Esercizio breve 1 —
Conta quante righe nei materiali dell'esercizio riportati più avanti contengono la stringa "covered", distinguendo tra maiuscole e minuscole. Scrivi soltanto il numero.

Estratto scelto —
┌────────

Lugano e il divieto del burqa: no ad eccezioni "ad turistam". Il prezzo della democrazia diretta va pagato fino in fondo

L'ANALISI - Il Municipio chiede che le turiste dei paesi arabi vengano risparmiate dalla legge plebiscitata dai ticinesi in votazione popolare

di Andrea Leoni

LUGANO – Sono un sostenitore del divieto di indossare il burqa sul nostro territorio. Sia esso inteso come indumento di ispirazione culturale o tribale, sia esso inteso come simbolo religioso. Si tratta infatti di una censura, imposta o autoimposta, poco importa, in aperto contrasto con i valori filosofici e sociali che hanno organizzato l'esperienza umana in questa parte del Mondo.  

Ieri sera la RSI ha dato notizia che il Municipio di Lugano – nell'ambito della procedura di consultazione per applicare la volontà dei ticinesi che hanno deciso di inserire nalla Costituzione il divieto  - ha chiesto una deroga. L'Esecutivo desidera che le turiste vengano risparmiate dalla legge. In Città infatti vi sono molti visitatori arabi le cui mogli indossano il velo integrale. Il timore, ha spiegato il sindaco Marco Borradori, è quello di perdere questi facoltosi turisti che portano bombole d'ossigeno a un settore cruciale dell'economia cittadina.

Addirittura Lorenzo Quadri, responsabile del turismo luganese, e tra i leghisti che più si sono spesi nella battaglia contro le derive dell'Islam, si è detto favorevole all'eccezione "visto che il principio dell'integrazione - sul quale si regge l'applicazione della norma – per una persona che rimane pochi giorni in Ticino non ha senso”. Quadri, comprensibilmente per il ruolo che ricopre, sfodera tutta l'astuzia e l'abilità politica e retorica di cui notoriamente è dotato per tentare di far digerire un boccone indigeribile.

Se è pur vero che la questione dell'integrazione è centrale in tutto il dossier, non si può certo dimenticare il lato simbolico della faccenda: quel che il burqa rappresenta. Detta grossolanamente, e ridotta ai minimi termini, i ticinesi con il loro voto hanno chiaramente espresso la volontà di non vedere più nessuna donna con quel tipo di velo per strada. È lo stesso concetto dei minareti, né più e né meno. Immaginate, infatti, se un emiro comprasse una proprietà in riva al Ceresio, in cui trascorrere due o tre settimane all'anno, e per sfizio vi edificasse un minareto, perfino nascosto agli occhi dei passanti. Dovremmo essere tutti d'accordo sul fatto che, una volta scoperto, bisognerebbe andare a chiedergli di abbatterlo perché la legge vale per tutti. Oppure no? 

Ma tornando al burqa, TicinoTurismo durante la campagna del voto, ci aveva resi attenti sugli effetti negativi che il divieto avrebbe potuto avere sul turismo. Ma questo effetto collaterale all'epoca non venne ritenuto come un rischio o un pericolo tale da far recedere i "divietisti" dalle loro posizioni. E certo non ci si può svegliare oggi e accorgersi del problema: le scelte che il popolo fa hanno un prezzo e bisogna essere pronti a pagarle fino in fondo.

└────────

Materiali dell'esercizio —
┌────────

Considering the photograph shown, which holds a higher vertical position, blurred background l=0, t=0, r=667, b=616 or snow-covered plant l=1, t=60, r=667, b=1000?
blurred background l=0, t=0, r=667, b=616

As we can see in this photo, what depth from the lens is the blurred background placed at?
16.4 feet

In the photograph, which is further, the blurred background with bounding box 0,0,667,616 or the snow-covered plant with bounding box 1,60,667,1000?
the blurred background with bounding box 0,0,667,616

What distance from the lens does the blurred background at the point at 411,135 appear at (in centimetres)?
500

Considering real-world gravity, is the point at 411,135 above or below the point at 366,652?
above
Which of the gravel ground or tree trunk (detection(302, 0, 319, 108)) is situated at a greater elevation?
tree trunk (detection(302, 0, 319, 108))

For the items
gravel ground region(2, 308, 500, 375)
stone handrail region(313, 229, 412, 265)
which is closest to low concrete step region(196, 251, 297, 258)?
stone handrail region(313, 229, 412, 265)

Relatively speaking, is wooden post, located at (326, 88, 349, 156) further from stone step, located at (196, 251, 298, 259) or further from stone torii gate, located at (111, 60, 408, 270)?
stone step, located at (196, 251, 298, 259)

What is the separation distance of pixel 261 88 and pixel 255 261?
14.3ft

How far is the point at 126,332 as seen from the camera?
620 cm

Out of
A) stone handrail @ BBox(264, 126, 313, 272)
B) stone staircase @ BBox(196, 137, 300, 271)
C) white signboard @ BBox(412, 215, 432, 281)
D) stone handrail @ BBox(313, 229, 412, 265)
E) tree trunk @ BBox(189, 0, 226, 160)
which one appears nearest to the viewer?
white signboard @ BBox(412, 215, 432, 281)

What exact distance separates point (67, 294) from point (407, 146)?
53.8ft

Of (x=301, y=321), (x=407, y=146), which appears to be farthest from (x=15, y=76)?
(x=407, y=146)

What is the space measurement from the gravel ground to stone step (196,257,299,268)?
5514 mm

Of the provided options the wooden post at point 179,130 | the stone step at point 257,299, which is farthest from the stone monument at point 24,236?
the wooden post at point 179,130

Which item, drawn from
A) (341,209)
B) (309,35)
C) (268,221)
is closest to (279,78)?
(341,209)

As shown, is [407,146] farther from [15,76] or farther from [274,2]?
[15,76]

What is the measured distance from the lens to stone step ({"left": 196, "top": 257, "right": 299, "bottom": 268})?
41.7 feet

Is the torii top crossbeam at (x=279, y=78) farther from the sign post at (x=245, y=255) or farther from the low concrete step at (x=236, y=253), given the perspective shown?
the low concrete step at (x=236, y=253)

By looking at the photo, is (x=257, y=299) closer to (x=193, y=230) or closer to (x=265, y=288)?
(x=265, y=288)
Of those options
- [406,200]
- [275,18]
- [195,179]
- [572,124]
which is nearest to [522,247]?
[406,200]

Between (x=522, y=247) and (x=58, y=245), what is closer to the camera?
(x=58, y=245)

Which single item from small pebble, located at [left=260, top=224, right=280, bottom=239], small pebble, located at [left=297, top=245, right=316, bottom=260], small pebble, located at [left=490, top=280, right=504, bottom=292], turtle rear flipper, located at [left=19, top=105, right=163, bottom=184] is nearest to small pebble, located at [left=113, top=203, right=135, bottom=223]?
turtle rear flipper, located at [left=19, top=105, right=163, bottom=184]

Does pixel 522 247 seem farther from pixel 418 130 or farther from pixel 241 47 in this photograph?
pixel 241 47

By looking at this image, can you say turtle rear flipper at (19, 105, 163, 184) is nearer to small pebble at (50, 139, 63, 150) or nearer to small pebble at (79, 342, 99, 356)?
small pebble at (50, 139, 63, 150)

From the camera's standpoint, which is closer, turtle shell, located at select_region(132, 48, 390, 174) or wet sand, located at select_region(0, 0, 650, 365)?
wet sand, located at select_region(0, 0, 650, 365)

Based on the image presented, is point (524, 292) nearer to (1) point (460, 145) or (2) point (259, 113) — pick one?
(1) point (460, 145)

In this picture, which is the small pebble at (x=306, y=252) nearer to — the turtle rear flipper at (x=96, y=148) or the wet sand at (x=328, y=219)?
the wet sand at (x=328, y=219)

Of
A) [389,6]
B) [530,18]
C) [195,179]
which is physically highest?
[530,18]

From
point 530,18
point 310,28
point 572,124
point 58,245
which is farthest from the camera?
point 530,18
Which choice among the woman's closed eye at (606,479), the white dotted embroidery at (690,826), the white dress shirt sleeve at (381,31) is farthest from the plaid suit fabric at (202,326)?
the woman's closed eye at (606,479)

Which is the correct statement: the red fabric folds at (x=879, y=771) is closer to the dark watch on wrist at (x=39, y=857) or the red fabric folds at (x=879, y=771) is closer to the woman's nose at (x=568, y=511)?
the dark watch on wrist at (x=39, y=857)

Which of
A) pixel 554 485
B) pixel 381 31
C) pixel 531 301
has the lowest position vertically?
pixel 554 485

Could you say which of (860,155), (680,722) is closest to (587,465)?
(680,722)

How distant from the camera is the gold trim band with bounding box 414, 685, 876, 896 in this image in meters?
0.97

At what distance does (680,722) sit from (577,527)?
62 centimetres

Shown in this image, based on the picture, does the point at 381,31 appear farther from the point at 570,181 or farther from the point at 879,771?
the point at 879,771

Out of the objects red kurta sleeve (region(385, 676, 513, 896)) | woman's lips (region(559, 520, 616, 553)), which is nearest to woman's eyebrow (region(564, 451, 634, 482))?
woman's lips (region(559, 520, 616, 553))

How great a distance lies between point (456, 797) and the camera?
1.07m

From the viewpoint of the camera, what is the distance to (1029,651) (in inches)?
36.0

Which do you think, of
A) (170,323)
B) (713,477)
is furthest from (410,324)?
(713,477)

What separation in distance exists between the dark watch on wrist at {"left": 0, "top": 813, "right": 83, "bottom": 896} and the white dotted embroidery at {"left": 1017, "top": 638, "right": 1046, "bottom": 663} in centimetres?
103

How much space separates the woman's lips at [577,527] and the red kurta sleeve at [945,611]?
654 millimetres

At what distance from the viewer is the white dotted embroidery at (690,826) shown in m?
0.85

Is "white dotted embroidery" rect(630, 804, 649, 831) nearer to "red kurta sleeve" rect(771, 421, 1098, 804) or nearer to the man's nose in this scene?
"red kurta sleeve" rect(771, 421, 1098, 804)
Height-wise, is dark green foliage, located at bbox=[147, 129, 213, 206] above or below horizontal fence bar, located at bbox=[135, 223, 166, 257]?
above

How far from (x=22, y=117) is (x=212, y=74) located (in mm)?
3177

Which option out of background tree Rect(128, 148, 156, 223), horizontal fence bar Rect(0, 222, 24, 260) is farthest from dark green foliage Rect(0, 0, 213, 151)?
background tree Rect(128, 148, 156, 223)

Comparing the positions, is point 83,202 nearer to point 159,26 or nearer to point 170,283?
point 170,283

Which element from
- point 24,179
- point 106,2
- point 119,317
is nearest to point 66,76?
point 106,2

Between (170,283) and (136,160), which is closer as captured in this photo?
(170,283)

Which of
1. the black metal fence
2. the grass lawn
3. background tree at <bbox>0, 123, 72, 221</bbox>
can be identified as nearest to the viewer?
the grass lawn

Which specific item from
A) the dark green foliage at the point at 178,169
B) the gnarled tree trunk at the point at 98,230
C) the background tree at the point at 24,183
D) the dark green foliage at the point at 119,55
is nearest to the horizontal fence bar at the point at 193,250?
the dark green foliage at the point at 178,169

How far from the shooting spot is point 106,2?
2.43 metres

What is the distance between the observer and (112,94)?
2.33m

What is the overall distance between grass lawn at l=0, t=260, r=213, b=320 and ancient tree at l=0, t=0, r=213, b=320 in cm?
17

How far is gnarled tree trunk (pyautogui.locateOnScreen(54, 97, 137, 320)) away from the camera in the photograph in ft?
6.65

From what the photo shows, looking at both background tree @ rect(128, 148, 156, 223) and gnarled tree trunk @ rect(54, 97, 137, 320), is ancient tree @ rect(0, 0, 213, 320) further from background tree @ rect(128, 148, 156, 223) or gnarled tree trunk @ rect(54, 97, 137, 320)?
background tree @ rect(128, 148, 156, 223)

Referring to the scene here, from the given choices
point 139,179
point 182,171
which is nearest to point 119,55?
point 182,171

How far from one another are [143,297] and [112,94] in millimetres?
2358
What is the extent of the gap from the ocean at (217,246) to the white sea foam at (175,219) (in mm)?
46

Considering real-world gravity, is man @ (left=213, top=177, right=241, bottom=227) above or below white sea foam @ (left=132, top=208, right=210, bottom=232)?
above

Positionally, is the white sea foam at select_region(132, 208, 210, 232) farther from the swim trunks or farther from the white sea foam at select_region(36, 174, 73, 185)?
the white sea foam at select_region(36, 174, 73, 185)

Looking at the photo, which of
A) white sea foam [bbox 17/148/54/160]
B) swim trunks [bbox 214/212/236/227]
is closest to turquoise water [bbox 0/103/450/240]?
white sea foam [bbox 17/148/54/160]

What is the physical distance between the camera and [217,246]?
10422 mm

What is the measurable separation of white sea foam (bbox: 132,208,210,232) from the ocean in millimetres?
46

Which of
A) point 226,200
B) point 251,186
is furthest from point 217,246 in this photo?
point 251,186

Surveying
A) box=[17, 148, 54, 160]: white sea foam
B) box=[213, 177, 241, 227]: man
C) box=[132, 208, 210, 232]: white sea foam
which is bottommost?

└────────

Esercizio breve 2 —
Trascrivi dal testo sul divieto del burqa a Lugano tutto ciò che va da "Se è pur vero" fino a "tutti. Oppure no?", senza cambiare nulla.

Soluzione 1 —
2

Soluzione 2 —
Se è pur vero che la questione dell'integrazione è centrale in tutto il dossier, non si può certo dimenticare il lato simbolico della faccenda: quel che il burqa rappresenta. Detta grossolanamente, e ridotta ai minimi termini, i ticinesi con il loro voto hanno chiaramente espresso la volontà di non vedere più nessuna donna con quel tipo di velo per strada. È lo stesso concetto dei minareti, né più e né meno. Immaginate, infatti, se un emiro comprasse una proprietà in riva al Ceresio, in cui trascorrere due o tre settimane all'anno, e per sfizio vi edificasse un minareto, perfino nascosto agli occhi dei passanti. Dovremmo essere tutti d'accordo sul fatto che, una volta scoperto, bisognerebbe andare a chiedergli di abbatterlo perché la legge vale per tutti. Oppure no?